REQUIRED TASKS:
A. Write out the stretch of the Phillip Adams article from "Whether Adams suffered" through "Zwibel told The Post.", word for word.
B. Name every NFL team that the Phillip Adams article says Adams played for.
C. Continue the Phillip Adams article from the point at which it stops.

Former NFL player Phillip Adams’ history of concussions during his football career should be examined as a potential factor in the mass shooting he carried out, killing five before turning the gun on himself, experts told The Post.
Adams, 32, a former defensive back who played with the Seahawks, 49ers, Patriots, Raiders and Jets, could have been left with lasting head trauma after suffering at least two concussions during games.
“He could have been taking hits all the time [and] only wound up with only one or two concussions, but the cumulative hits he has taken is so many that it could have made him develop a degenerative brain disease,” known as chronic traumatic encephalopathy, said Dr. Hallie Zwibel, the director of New York Institute of Technology’s Center for Sports Medicine.
Whether Adams suffered from CTE, commonly associated with head injuries, remains unclear for now because it can only be diagnosed posthumously from examining the brain, experts said.
But Zwibel said the disease might potentially help explain what led Adams to open fire Wednesday afternoon at a home in Rock Hill, South Carolina, before taking his own life.
“It really affects people to an enormous degree in their ability to enjoy relationships and friendships, to really function in the world. They get very frustrated, understandably, with the deficits that they’re having,” Zwibel told The Post.
The condition, which has no cure, usually presents itself years or decades after the injuries, Zwibel said.
Symptoms include cognitive issues such as difficulty thinking, depression and suicidal thoughts.

PROVIDED MATERIAL:
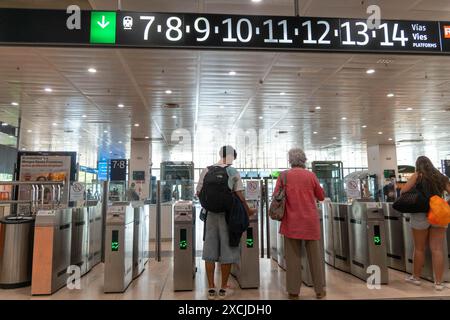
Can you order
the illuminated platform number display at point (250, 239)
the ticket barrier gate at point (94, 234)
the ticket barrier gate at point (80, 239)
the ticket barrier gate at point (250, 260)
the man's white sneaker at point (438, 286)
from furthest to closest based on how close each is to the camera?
1. the ticket barrier gate at point (94, 234)
2. the ticket barrier gate at point (80, 239)
3. the illuminated platform number display at point (250, 239)
4. the ticket barrier gate at point (250, 260)
5. the man's white sneaker at point (438, 286)

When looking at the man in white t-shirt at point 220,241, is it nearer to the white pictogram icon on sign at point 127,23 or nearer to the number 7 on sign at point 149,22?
the number 7 on sign at point 149,22

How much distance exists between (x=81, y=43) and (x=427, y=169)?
12.5 ft

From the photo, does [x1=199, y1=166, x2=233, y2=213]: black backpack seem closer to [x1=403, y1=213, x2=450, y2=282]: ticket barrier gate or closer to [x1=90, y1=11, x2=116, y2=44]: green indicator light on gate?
[x1=90, y1=11, x2=116, y2=44]: green indicator light on gate

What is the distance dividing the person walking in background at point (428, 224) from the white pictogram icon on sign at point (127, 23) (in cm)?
339

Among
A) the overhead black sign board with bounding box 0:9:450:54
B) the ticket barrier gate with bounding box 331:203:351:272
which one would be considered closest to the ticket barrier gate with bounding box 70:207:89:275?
the overhead black sign board with bounding box 0:9:450:54

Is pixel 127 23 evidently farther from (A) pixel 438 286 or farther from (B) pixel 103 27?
(A) pixel 438 286

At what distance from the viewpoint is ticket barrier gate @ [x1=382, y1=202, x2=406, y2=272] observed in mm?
4908

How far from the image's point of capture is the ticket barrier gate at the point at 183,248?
3906 millimetres

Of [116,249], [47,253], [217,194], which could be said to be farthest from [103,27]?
[47,253]

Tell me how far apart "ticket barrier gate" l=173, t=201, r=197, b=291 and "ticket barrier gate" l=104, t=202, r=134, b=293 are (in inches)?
22.9

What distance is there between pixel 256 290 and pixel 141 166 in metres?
11.6

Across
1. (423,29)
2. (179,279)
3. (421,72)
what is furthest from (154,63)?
(421,72)

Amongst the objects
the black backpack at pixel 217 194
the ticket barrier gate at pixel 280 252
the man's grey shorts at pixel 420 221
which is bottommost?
the ticket barrier gate at pixel 280 252

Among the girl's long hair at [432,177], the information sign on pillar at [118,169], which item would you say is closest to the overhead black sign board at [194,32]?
the girl's long hair at [432,177]
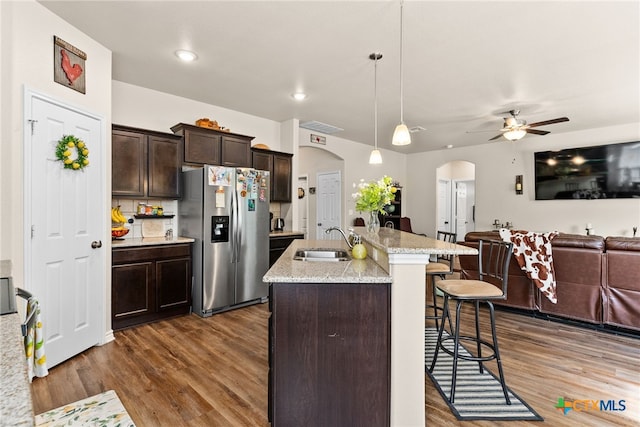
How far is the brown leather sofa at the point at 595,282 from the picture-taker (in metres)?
3.08

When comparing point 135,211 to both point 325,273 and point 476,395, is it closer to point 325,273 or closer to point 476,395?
point 325,273

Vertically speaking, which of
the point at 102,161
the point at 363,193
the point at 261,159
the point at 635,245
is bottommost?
the point at 635,245

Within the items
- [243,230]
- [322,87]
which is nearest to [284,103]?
[322,87]

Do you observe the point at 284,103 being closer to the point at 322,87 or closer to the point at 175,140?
the point at 322,87

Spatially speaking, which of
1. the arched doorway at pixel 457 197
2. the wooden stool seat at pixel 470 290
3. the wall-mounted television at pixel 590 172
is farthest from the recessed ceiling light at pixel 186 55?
the arched doorway at pixel 457 197

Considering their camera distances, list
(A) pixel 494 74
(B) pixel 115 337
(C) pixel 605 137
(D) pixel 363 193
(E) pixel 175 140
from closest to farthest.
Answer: (D) pixel 363 193 < (B) pixel 115 337 < (A) pixel 494 74 < (E) pixel 175 140 < (C) pixel 605 137

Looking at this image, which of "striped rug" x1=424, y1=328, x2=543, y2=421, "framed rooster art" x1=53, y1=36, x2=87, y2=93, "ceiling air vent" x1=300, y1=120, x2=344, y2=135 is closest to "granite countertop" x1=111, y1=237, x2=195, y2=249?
"framed rooster art" x1=53, y1=36, x2=87, y2=93

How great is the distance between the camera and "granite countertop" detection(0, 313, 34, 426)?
53 centimetres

TASK RESPONSES:
A.
Whether Adams suffered from CTE, commonly associated with head injuries, remains unclear for now because it can only be diagnosed posthumously from examining the brain, experts said.
But Zwibel said the disease might potentially help explain what led Adams to open fire Wednesday afternoon at a home in Rock Hill, South Carolina, before taking his own life.
“It really affects people to an enormous degree in their ability to enjoy relationships and friendships, to really function in the world. They get very frustrated, understandably, with the deficits that they’re having,” Zwibel told The Post.

B. Seahawks, 49ers, Patriots, Raiders, Jets

C.
“People become more impulsive and reckless in their behavior. They become emotionally unstable,” Zwibel said.
Football has become associated with the condition after a 2017 Boston University study found that most players suffered some degree of the disease.
Adams’ father, Alonzo, said Thursday that the sport “messed him up.”
In his 2012 season with Oakland, Adams reportedly suffered two concussions during a three-game span.
Experts say players are prone to the disease due to repeated blows.
“What we worry about is when we have people having repetitive injuries that they will develop some long-term effects in terms of cognition,” Dr. Jamie Ullman, a professor of neurosurgery at Hofstra’s Donald and Barbara Zucker School of Medicine, told The Post.
Though she cautions that any potential diagnosis won’t fully explain Wednesday’s massacre, Ullman said investigators’ next step should be to perform tests to see if Adams suffered from the brain disease.
“Having known concussions and having certain issues. I think CTE should be considered,” Ullman said.